◆ Excerpts of spatial question data
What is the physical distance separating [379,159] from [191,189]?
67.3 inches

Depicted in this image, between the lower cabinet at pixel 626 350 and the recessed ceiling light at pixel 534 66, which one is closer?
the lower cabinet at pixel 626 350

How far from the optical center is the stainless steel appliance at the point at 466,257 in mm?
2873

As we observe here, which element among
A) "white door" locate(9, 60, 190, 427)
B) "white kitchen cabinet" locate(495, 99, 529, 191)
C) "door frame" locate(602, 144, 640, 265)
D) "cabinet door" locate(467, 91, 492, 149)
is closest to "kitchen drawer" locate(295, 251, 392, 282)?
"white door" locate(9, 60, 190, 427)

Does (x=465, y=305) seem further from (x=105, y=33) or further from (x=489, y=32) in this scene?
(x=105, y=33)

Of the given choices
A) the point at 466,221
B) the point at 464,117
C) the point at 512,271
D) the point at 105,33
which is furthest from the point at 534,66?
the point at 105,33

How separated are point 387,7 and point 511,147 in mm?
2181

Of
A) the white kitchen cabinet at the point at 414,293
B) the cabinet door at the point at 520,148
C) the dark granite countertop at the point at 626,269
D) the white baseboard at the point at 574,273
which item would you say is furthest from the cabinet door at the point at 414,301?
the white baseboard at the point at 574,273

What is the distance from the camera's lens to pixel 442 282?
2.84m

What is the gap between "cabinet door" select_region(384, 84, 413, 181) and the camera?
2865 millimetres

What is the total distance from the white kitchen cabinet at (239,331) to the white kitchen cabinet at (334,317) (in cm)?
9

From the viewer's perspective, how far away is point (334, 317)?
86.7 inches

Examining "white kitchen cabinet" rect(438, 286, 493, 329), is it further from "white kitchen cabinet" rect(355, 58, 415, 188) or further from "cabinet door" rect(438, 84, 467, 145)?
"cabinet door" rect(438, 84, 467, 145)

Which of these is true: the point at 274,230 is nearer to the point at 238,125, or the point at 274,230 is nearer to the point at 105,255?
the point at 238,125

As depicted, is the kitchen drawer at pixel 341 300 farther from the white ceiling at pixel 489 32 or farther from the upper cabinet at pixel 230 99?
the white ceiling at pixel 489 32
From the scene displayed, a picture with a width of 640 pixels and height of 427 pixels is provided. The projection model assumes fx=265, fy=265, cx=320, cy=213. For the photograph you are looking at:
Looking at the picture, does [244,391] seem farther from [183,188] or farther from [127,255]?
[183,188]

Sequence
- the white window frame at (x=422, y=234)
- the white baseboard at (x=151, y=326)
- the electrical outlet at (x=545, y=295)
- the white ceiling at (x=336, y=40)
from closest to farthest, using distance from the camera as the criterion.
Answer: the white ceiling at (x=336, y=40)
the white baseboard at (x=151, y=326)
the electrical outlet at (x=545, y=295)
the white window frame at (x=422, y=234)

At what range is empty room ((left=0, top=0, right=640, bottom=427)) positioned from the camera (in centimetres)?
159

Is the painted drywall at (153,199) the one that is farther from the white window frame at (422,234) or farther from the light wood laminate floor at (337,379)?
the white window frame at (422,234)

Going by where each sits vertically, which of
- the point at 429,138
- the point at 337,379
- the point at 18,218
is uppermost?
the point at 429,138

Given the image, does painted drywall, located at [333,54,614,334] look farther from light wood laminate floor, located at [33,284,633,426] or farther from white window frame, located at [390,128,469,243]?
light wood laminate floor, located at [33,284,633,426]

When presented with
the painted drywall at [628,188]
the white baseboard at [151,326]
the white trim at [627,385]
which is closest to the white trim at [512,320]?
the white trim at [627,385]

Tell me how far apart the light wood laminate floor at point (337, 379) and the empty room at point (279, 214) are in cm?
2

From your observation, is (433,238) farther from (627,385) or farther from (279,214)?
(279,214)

◆ Written request
Type out the whole listing above again, exactly as it stands.

◆ Solution below
What is the physical distance separating [379,159] from [191,189]?
67.3 inches

Depicted in this image, between the lower cabinet at pixel 626 350 and the recessed ceiling light at pixel 534 66, which one is closer?
the lower cabinet at pixel 626 350

How far from the optical center is the stainless steel appliance at the point at 466,257 in mm?
2873

As we observe here, which element among
A) "white door" locate(9, 60, 190, 427)
B) "white kitchen cabinet" locate(495, 99, 529, 191)
C) "door frame" locate(602, 144, 640, 265)
D) "cabinet door" locate(467, 91, 492, 149)
is closest to "kitchen drawer" locate(295, 251, 392, 282)?
"white door" locate(9, 60, 190, 427)

Does (x=465, y=305) seem further from (x=105, y=33) or further from (x=489, y=32) in this scene?
(x=105, y=33)

Of the given choices
A) the point at 466,221
B) the point at 464,117
C) the point at 512,271
D) the point at 105,33
which is furthest from the point at 534,66?
the point at 105,33

How separated are point 387,7 and point 511,147 in mm?
2181

Of
A) the white kitchen cabinet at the point at 414,293
B) the cabinet door at the point at 520,148
C) the dark granite countertop at the point at 626,269
D) the white baseboard at the point at 574,273
which item would you say is furthest from the cabinet door at the point at 414,301?
the white baseboard at the point at 574,273

What is the distance from the camera's lens to pixel 442 282?
2.84m

What is the gap between "cabinet door" select_region(384, 84, 413, 181) and the camera?
2865 millimetres

What is the total distance from the white kitchen cabinet at (239,331) to the white kitchen cabinet at (334,317) (in cm)?
9

From the viewer's perspective, how far away is point (334, 317)?
86.7 inches

Examining "white kitchen cabinet" rect(438, 286, 493, 329), is it further from "white kitchen cabinet" rect(355, 58, 415, 188) or further from "cabinet door" rect(438, 84, 467, 145)?
"cabinet door" rect(438, 84, 467, 145)

Which of these is true: the point at 274,230 is nearer to the point at 238,125, or the point at 274,230 is nearer to the point at 105,255?
the point at 238,125

As depicted, is the kitchen drawer at pixel 341 300 farther from the white ceiling at pixel 489 32 or farther from the upper cabinet at pixel 230 99?
the white ceiling at pixel 489 32
From the scene displayed, a picture with a width of 640 pixels and height of 427 pixels is provided. The projection model assumes fx=265, fy=265, cx=320, cy=213. For the photograph you are looking at:
Looking at the picture, does [244,391] seem farther from [183,188] or farther from [127,255]?
[183,188]

Sequence
- the white window frame at (x=422, y=234)
- the white baseboard at (x=151, y=326)
- the electrical outlet at (x=545, y=295)
- the white ceiling at (x=336, y=40)
from closest to farthest, using distance from the camera as the criterion.
Answer: the white ceiling at (x=336, y=40)
the white baseboard at (x=151, y=326)
the electrical outlet at (x=545, y=295)
the white window frame at (x=422, y=234)

At what range is empty room ((left=0, top=0, right=640, bottom=427)) positioned from the camera (in centimetres)?
159

Is the painted drywall at (153,199) the one that is farther from the white window frame at (422,234) or farther from the light wood laminate floor at (337,379)?
the white window frame at (422,234)

Going by where each sits vertically, which of
- the point at 429,138
- the point at 337,379
- the point at 18,218
is uppermost?
the point at 429,138

Given the image, does painted drywall, located at [333,54,614,334] look farther from light wood laminate floor, located at [33,284,633,426] or farther from white window frame, located at [390,128,469,243]?
light wood laminate floor, located at [33,284,633,426]

When presented with
the painted drywall at [628,188]
the white baseboard at [151,326]
the white trim at [627,385]
which is closest to the white trim at [512,320]?
the white trim at [627,385]

Tell me how far apart the light wood laminate floor at point (337, 379) and the empty room at point (279, 214) are in cm?
2

From your observation, is (433,238) farther from (627,385) or farther from (279,214)?
(279,214)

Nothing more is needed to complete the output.